One goal here is for you to evaluate the first impression of your office.  When visitors arrive at your office, what do they see?  Do you have blank walls in the lobby and iron bars guarding your counters?  Or do you have a television monitor displaying county news, soft music playing in the background, and/or a method of greeting people when they arrive?  Are they inspired by your waiting area?  Are your department’s vision statement, mission statement, and core values on conspicuous display so visitors can see that your office is there for the betterment of the community?  Be a visitor for a minute.  Walk in and evaluate what you see.  Take all the time necessary to create a powerful and positive first impression, as draining as it may be, because it will pay dividends later.

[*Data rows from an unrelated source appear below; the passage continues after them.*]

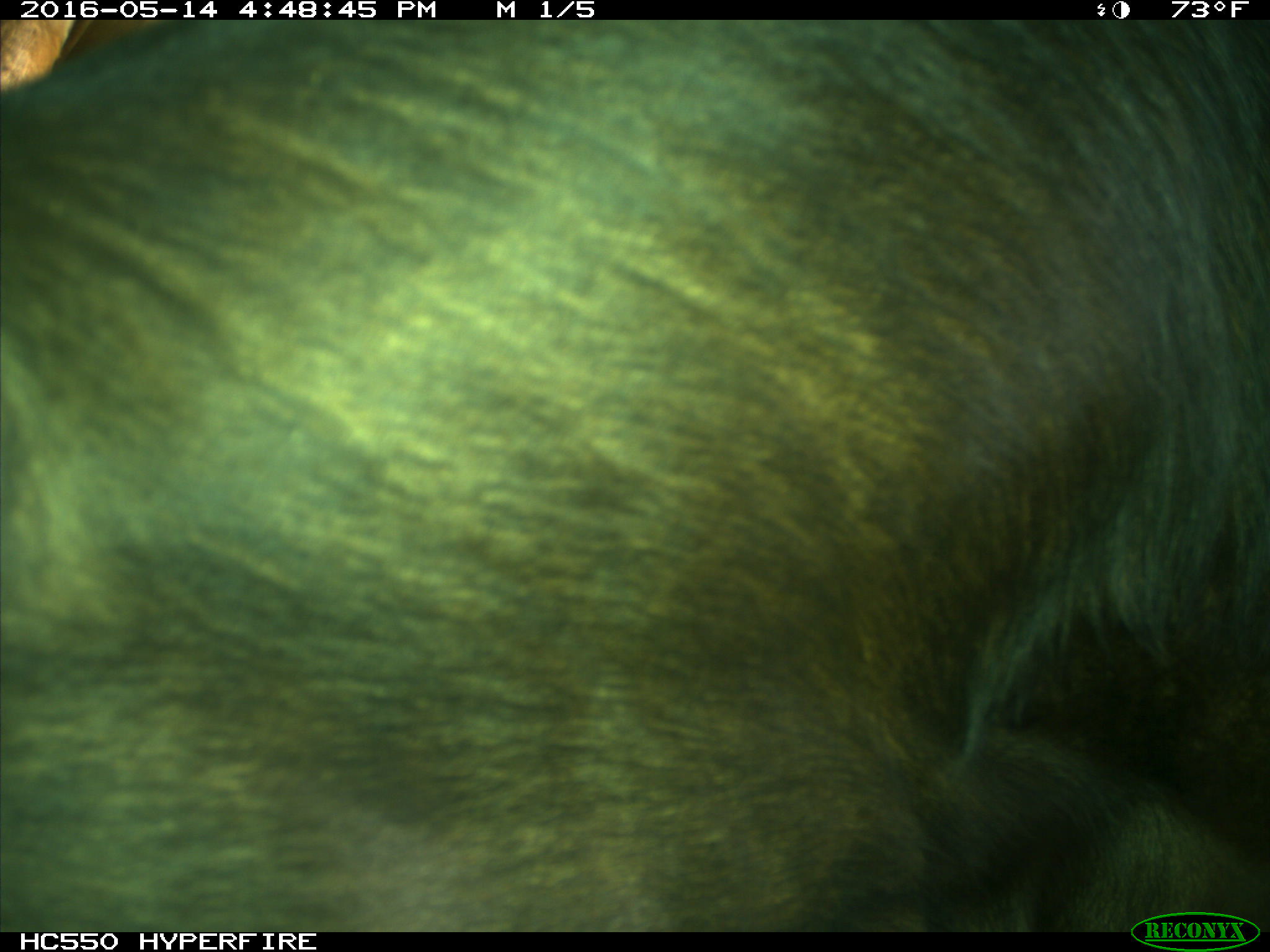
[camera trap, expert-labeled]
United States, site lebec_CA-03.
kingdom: Animalia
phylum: Chordata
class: Mammalia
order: Artiodactyla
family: Bovidae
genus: Bos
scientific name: Bos taurus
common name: domestic cow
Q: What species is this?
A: Bos taurus (domestic cow).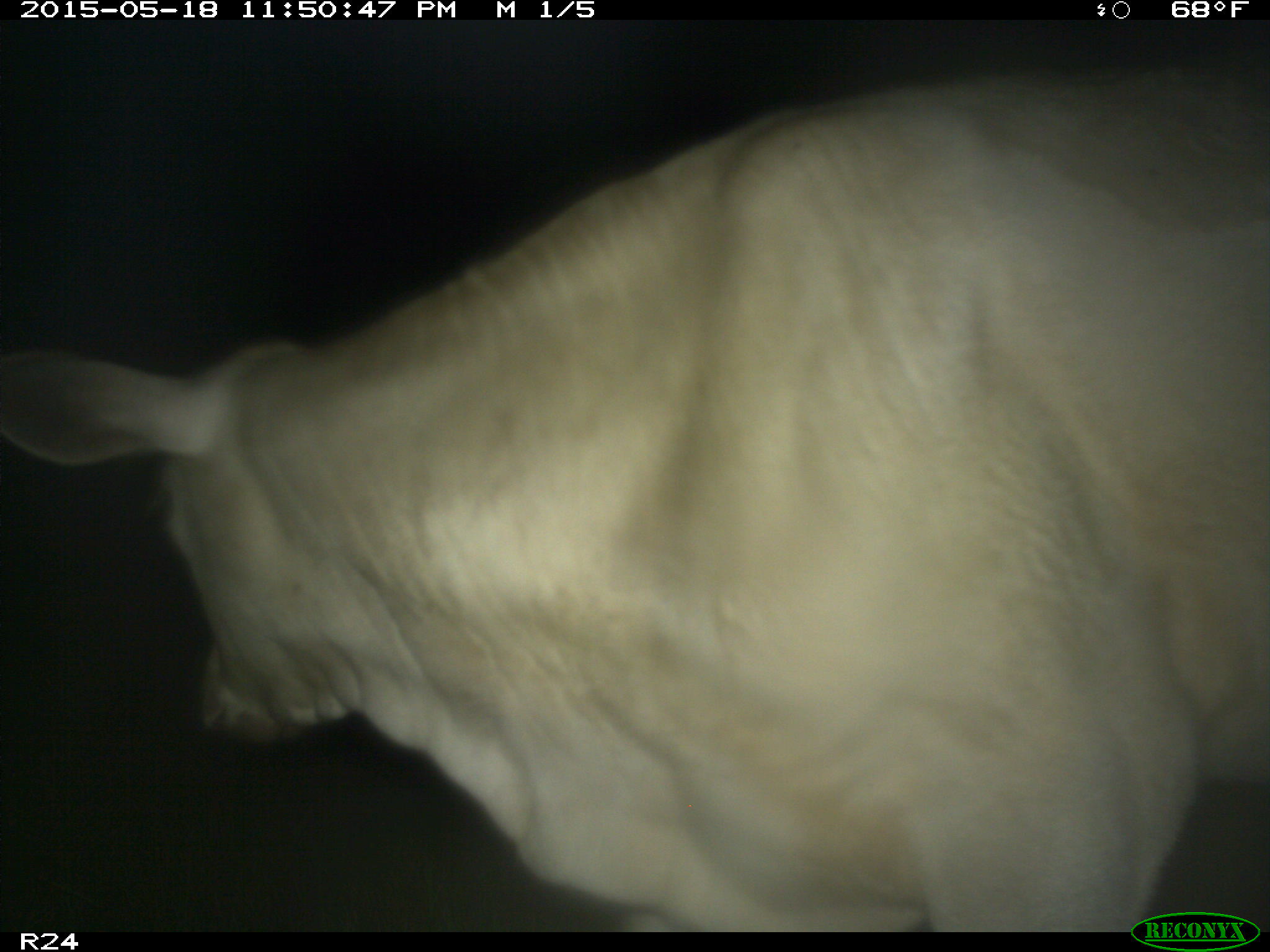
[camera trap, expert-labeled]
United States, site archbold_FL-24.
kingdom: Animalia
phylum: Chordata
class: Mammalia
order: Artiodactyla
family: Bovidae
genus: Bos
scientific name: Bos taurus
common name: domestic cow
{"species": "Bos taurus (domestic cow)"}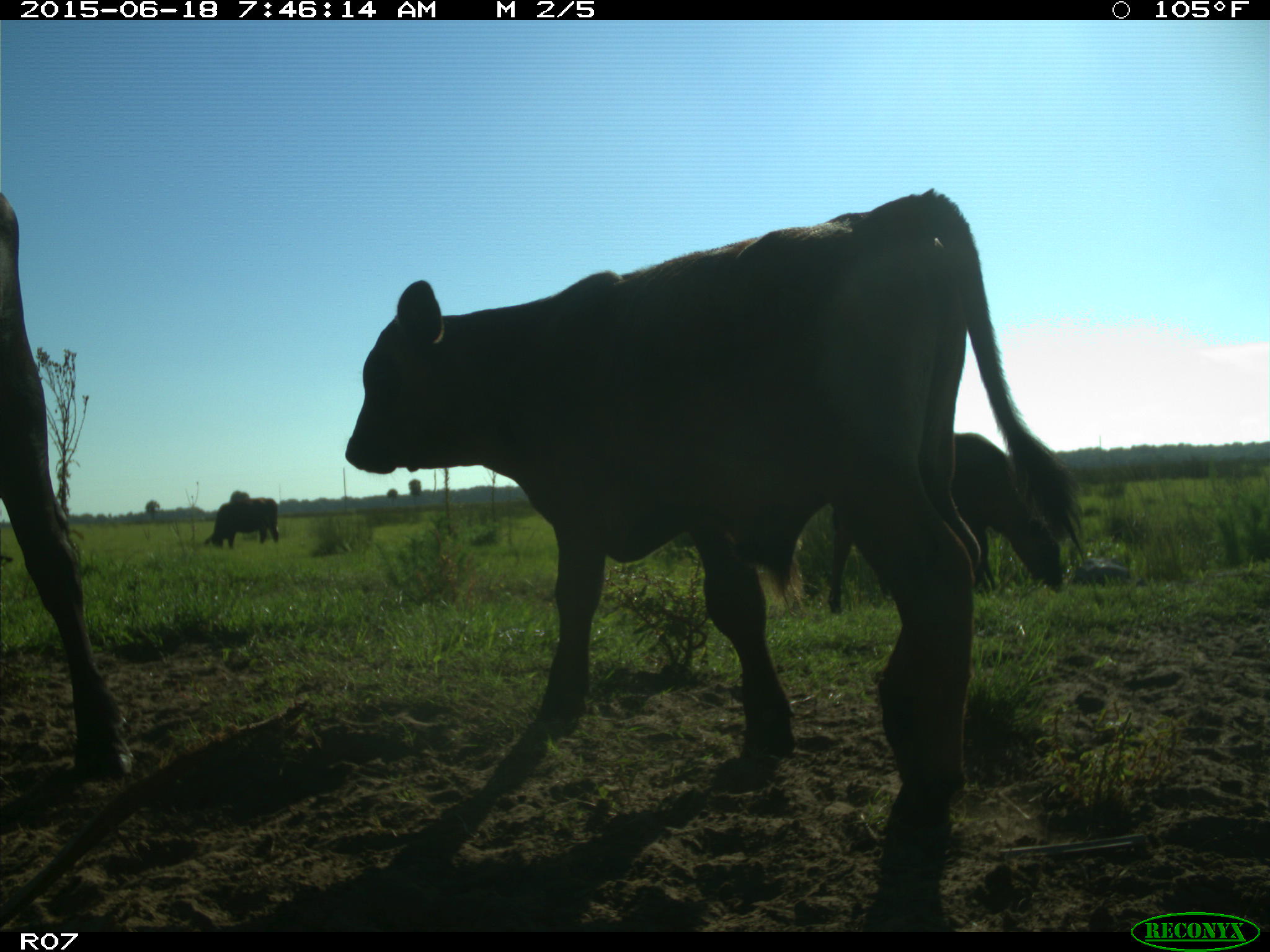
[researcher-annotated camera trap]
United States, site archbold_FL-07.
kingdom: Animalia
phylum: Chordata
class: Mammalia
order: Artiodactyla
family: Bovidae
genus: Bos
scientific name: Bos taurus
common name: domestic cow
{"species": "Bos taurus (domestic cow)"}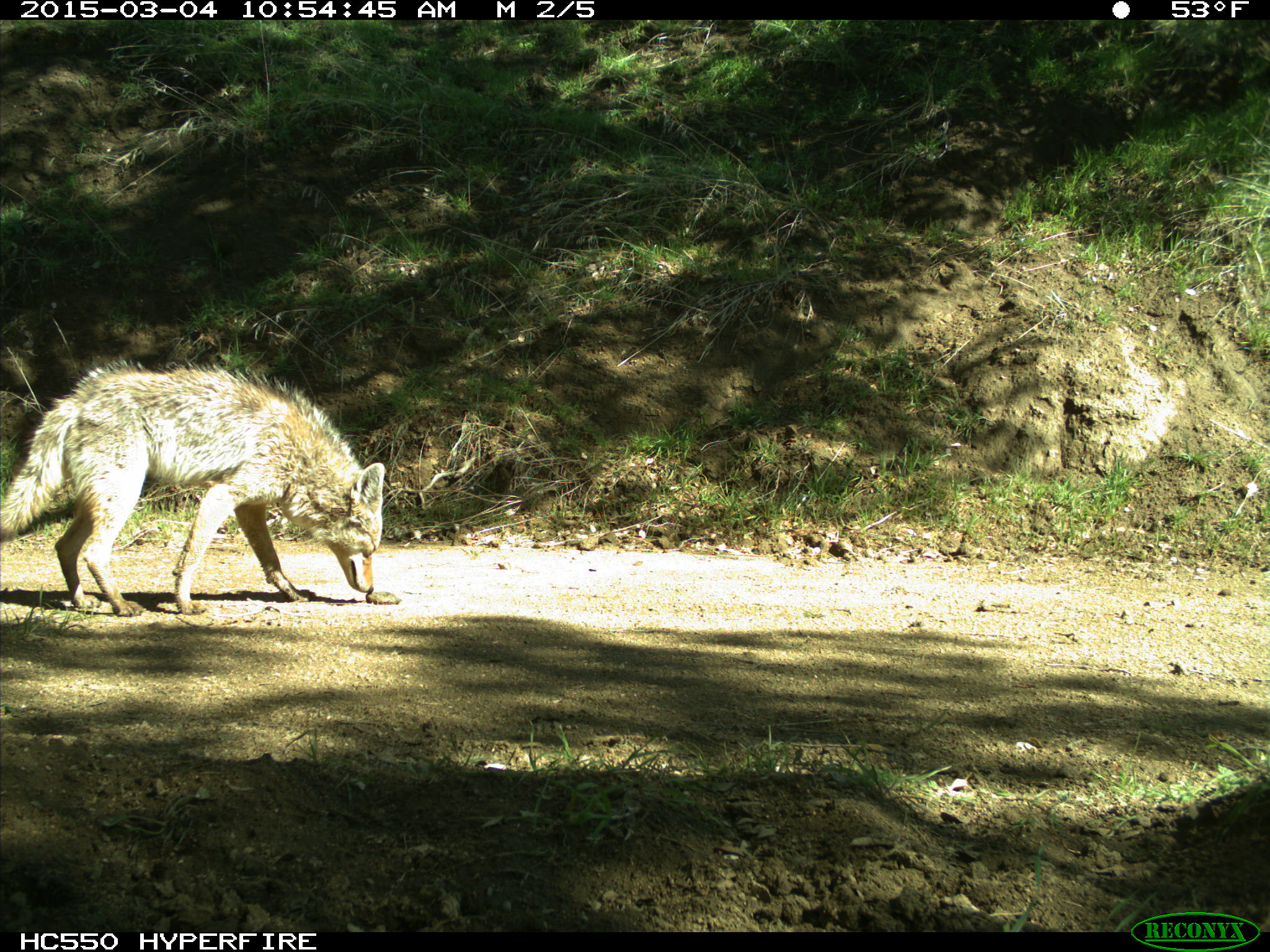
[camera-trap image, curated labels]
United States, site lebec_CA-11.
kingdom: Animalia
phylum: Chordata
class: Mammalia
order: Carnivora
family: Canidae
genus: Canis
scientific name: Canis latrans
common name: coyote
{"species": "Canis latrans (coyote)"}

Building a Culture that Promotes a Positive Experience

Once visitors have arrived, how can you continue that powerful and positive experience? Building a culture that embraces, dare I say captures, visitors can be done.  It should start within, however. 

Does each employee in your organization understand how important she or he is to the overall process and outcomes?

What is behind the scenes that many may not realize, whether it is the visitor or staff, is that our jobs have a much deeper impact than just those services on the forefront.  What we are doing goes on to benefit a plethora of nonprofits.  These are organizations that some people could not live without. 

Look at your jurisdiction’s budget to see everything that is funded.  If you want to know the importance of your role, look no further than these organizations that function at the grassroots level because of you. 

You may see some nonprofits, such as a rape crisis center, social and mental health nonprofits providing services for young children, and a nonprofit helping women and families navigate their journey to self-sufficiency, safety, and good health.  How humbling is it to be a part of funding such important organizations?  Remember, “an ounce of prevention is worth a pound of cure.”  Embrace that.